Nazilerle işbirliği yapmayı kabul eden Vasyura, 118. Schutzmannschaft taburuna gönderildi ve Aralık 1942'de genelkurmay başkanı oldu. 2 Mart 1943'te Oskar Dirlewanger komutasındaki özel bir SS taburu, 118. Schutzmannschaft taburunun görev yaptığı Belarus'a geldi. 22 Mart'ta "Vasya Amca" partizan müfrezesiyle yaşanan çatışmada, 118. taburun bölüklerinden birinin şefi Güvenlik Polisi Hans Wölke'den Hauptmann öldürüldü. Hauptmann'ın ölümüne öfkelenen Pleşenitsy-Logoisk yolundaki 118. taburun polisleri Kozyri köyünden 50'den fazla kişiyi gözaltına alarak 26'sını öldürdü. Kısa süre sonra tabur, yaktığı Khatyn köyüne doğru yola çıktı: 149 yerel sakin yakıldı ve diri diri vuruldu. Vasyura, bunu yapma yetkisine sahip olmadığı için köyün yok edilmesi emrini hukuki olarak imzalamadı: bunu yalnızca taburunun şefi Erich Kerner yapabilirdi. Yine de Vasyura, yerel halkın imhasına katıldı, insanları yanan evlerden kovdu ve infaz emirleri verdi. Polis kadınlara, çocuklara, yaşlılara hiç merhamet göstermedi.
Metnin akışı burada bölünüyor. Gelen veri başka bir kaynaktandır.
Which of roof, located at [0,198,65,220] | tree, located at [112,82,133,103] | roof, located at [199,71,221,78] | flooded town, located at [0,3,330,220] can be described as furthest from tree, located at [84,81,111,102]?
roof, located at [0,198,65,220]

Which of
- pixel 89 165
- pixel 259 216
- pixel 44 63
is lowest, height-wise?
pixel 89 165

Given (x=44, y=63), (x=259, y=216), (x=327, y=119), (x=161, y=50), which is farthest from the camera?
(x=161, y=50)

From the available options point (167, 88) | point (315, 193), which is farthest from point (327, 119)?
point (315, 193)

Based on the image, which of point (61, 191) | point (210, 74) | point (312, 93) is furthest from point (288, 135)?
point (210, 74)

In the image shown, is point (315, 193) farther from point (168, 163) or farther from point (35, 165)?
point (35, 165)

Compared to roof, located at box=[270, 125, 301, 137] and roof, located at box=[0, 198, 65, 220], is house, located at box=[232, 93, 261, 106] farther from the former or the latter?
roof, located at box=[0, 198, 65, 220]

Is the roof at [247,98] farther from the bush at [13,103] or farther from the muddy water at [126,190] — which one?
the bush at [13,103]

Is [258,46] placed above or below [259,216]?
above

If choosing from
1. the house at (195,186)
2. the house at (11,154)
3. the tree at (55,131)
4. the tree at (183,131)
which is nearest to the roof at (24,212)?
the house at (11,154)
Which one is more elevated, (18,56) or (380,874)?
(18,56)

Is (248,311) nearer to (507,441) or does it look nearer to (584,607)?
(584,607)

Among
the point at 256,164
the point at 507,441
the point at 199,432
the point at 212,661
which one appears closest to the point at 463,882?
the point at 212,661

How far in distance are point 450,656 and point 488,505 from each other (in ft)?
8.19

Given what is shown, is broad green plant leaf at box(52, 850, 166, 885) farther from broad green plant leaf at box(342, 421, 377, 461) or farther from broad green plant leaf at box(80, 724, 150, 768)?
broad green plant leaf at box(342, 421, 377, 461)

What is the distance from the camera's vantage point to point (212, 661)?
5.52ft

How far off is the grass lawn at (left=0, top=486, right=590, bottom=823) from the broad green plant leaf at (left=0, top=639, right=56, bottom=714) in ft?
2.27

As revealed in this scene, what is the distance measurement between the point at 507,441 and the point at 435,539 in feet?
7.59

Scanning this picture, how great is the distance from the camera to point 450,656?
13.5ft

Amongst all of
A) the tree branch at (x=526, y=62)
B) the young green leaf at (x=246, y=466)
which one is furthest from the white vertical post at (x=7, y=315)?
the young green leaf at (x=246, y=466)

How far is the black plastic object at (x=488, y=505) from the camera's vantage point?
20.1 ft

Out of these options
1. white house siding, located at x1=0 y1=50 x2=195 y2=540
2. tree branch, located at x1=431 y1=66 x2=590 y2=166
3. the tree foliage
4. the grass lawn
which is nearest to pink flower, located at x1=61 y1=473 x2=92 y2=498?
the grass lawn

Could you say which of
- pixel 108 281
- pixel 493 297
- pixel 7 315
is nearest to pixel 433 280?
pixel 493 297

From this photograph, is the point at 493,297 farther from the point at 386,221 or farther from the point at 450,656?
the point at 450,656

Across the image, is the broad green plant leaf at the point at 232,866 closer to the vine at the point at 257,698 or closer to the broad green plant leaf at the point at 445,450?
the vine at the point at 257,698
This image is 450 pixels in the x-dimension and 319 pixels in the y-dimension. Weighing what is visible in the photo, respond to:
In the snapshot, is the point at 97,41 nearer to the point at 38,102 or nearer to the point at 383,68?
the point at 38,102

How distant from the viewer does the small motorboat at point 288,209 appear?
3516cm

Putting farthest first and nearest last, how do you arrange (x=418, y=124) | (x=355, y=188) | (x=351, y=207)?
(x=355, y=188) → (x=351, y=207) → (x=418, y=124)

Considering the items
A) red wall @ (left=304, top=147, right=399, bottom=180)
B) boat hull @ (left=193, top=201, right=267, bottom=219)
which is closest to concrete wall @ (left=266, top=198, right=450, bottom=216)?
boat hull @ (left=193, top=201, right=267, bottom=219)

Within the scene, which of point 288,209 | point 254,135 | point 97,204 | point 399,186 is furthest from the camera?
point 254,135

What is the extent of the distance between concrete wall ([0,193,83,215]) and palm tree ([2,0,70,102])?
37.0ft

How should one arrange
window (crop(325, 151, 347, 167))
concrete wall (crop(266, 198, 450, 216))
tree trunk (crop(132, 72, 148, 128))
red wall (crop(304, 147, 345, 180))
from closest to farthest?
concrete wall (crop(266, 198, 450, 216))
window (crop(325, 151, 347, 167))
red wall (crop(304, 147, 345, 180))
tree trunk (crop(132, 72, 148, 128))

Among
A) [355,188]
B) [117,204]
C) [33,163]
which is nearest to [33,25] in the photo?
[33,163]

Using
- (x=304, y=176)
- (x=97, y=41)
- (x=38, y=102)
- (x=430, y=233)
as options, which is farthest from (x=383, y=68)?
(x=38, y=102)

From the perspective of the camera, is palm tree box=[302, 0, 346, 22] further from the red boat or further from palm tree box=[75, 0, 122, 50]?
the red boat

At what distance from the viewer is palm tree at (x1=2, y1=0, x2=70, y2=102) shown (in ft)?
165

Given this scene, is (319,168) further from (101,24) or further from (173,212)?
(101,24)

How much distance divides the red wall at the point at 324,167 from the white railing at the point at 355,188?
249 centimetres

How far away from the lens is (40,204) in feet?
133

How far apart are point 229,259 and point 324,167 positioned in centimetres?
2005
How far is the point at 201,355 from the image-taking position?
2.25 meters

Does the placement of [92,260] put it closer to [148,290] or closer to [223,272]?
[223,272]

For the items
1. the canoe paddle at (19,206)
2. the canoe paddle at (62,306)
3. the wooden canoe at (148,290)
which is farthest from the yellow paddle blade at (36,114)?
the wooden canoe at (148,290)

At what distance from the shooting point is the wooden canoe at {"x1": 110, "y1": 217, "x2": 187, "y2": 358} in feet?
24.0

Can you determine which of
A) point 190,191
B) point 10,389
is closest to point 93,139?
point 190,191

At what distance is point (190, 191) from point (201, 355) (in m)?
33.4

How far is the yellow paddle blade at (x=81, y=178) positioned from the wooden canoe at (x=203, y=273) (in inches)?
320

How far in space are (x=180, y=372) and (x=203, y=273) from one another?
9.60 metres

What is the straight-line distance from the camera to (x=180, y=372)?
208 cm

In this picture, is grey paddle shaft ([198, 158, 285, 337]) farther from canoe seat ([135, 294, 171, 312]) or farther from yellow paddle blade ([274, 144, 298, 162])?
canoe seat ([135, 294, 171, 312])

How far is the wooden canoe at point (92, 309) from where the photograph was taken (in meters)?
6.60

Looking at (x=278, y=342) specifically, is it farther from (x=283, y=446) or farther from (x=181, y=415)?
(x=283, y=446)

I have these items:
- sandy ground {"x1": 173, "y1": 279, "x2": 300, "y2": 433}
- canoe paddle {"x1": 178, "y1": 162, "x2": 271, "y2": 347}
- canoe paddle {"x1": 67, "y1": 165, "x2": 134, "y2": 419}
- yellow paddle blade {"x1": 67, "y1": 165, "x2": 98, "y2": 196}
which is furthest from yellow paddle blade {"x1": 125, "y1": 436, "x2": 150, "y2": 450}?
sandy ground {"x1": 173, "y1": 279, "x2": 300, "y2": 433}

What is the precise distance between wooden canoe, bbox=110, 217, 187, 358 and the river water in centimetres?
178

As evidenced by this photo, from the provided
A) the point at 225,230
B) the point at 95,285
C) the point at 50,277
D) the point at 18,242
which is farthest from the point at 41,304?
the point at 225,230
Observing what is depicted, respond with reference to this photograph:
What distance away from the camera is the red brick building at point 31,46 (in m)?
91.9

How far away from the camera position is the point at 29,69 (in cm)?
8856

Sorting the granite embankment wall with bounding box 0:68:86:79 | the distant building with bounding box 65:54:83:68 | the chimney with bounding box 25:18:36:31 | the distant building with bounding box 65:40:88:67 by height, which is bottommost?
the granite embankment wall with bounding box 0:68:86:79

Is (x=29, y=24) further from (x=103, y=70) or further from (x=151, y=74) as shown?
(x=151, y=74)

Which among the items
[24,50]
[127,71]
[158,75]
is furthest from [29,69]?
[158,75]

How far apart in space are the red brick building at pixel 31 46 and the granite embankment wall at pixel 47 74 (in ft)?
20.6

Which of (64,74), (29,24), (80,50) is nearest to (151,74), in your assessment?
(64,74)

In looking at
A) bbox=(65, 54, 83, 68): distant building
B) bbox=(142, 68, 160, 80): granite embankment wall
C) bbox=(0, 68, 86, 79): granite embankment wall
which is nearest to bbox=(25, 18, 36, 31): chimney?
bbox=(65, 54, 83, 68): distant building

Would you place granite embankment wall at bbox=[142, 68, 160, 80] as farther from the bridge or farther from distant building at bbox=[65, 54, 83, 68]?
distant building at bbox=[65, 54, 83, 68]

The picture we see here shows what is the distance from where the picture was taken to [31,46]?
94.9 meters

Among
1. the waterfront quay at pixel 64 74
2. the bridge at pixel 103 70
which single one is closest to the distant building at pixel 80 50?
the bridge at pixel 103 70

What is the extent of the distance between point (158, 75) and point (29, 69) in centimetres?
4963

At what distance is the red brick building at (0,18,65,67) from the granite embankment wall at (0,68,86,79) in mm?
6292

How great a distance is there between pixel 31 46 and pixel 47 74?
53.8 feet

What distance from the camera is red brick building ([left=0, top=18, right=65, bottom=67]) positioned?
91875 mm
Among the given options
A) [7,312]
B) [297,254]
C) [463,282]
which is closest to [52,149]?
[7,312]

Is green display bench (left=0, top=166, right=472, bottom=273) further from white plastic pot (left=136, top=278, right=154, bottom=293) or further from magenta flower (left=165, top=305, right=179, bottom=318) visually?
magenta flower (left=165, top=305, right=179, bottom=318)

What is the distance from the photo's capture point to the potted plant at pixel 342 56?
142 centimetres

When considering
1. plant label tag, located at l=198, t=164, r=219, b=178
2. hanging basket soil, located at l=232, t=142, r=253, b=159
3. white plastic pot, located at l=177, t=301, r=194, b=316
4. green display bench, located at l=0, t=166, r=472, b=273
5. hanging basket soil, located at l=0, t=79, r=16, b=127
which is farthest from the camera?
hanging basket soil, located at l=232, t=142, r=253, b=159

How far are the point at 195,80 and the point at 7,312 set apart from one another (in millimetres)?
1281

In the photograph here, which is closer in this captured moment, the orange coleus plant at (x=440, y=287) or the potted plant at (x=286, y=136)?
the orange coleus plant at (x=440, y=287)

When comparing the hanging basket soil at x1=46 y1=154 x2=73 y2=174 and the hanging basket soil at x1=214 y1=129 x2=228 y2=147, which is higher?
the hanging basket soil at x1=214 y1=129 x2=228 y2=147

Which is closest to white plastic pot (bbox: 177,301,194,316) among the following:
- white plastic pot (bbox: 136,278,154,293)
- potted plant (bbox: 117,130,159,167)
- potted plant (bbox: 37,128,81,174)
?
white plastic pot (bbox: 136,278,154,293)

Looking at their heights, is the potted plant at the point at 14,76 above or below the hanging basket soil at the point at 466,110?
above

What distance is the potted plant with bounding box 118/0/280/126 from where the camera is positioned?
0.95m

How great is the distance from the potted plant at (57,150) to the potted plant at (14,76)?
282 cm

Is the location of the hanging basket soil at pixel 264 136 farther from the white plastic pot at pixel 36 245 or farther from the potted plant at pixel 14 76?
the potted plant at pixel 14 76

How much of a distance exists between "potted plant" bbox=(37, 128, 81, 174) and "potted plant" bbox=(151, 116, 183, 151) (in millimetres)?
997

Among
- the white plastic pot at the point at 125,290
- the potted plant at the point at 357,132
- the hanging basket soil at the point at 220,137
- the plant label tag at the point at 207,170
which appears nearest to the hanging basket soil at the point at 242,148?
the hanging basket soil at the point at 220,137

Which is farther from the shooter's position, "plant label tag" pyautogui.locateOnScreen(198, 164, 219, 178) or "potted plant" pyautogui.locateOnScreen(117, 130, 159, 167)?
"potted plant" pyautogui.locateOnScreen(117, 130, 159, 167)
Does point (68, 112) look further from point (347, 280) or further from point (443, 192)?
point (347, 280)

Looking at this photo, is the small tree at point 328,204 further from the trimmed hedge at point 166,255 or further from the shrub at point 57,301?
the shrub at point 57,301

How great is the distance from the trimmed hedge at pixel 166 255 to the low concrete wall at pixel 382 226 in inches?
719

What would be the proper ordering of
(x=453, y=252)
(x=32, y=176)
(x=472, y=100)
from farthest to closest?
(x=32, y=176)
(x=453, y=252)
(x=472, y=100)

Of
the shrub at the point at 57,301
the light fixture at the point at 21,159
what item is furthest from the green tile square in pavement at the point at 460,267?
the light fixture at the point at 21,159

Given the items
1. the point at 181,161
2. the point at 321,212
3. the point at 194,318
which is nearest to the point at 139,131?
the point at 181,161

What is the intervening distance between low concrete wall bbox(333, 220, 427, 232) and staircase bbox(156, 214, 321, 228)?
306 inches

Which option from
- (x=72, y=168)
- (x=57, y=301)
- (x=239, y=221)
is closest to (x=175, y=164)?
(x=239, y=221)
Vasyura aynı Belarus'taki 118. taburun bir parçası olarak daha fazla hizmetine devam etti: 13 Mayıs'ta Dalkovichi köyünde partizanlara karşı yapılan savaşlarda tabura komuta etti ve 27 Mayıs'ta taburu Osov köyünde 78 kişiyi vurdu. . Bunu “Cottbus” cezalandırma operasyonu ve Vileiki köyü ve çevresi sakinlerinin katledilmesi izledi, ardından Vasyura'nın taburu Makovye ve Uborok köylerini yakarak yerel halkın hiçbirini hayatta bırakmadı ve ardından 50 Yahudiyi köyde topladı. Kaminskaya Sloboda köyünü vurdular ve onları vurdular. Vasyura daha sonra 30. SS Grenadier Tümeni'nin 76. Waffen Grenadier Alayı'na transfer oldu ve burada savaşı bitirdi. 118. Schutzmannschaft taburunun bir kısmının Fransız partizanlara gittiği Fransa'da alayının mağlup edildiği varsayılıyor. Tüm taburun şefi Erich Kerner, 18 Kasım 1942'den bu yana bir SD kararı yayınlandığından beri, 118. yardımcı polis taburunun yalnızca çok sayıda partizan müfrezesine karşı savaştığını komuta ederek sivillerin ölümleriyle ilgili gerçekleri sakladı. Köylerin tamamının "partizanların boyunduruğu altında" olduğu iddia edildiğinden, yerel sakinlerin cezai sorumluluğa getirilmesi yasaklandı.

Savaştan sonra

Filtreleme kampında Vasyura, polis için yaptığı işin gerçeğini sakladı ve 1952'de Kiev Askeri Mahkemesinin kararıyla 25 yıl hapis cezasına çarptırıldı, ancak 17 Eylül 1955'te Başkanlık Divanı kararıyla affedildi. SSCB Yüksek Sovyeti. Vasyura, Velikaya Dymerka köyüne (Kiev bölgesi, Brovary bölgesi) taşındı ve Velikodymersky devlet çiftliğinin ekonomi müdürü oldu. Grigory Vasyura yalnızca teslim olmaktan dolayı mahkum edildiği konusunda ısrar etti. 1984 yılında Emektar Madalyası ile ödüllendirildi, Kalinin adını taşıyan Kiev Askeri İletişim Okulu'nun fahri öğrencisi oldu ve bir kereden fazla ön saflardaki işaretçi kılığında gençlerle konuştu. Evlendi ve öğretmen olan iki kızı oldu.

Tutuklama ve yargılama

1985 yılında Vasyura, bir savaş gazisi olarak Vatanseverlik Savaşı Nişanı'nı talep etti. Arşivlerde çalışanlar yalnızca Vasyura'nın Haziran 1941'de kaybolduğu gerçeğini buldular, ancak arşivlerde yapılan daha fazla araştırma onları 1975 yılında polisle işbirliği yaptığı ve saldırılara katıldığı için vurulan Vasily Meleshko'nun sorgusunun sonuçlarını yeniden değerlendirmeye zorladı. Khatyn köyünün yakılması. Kasım 1986'da Vasyura tutuklandı ve "yeni keşfedilen koşullara dayanarak" bir ceza davası açıldı. 26 tanığın ifadeleri teker teker toplandı ve duruşma kapatıldı. Vasyura suçunu reddetti. 26 Aralık 1986'da, Yargıç Viktor Glazkov liderliğindeki Belarus Askeri Bölgesi mahkemesi, Grigory Nikitovich Vasyura'yı Nazi işgalcilerinin suç ortağı olarak idamla ölüme mahkum etti.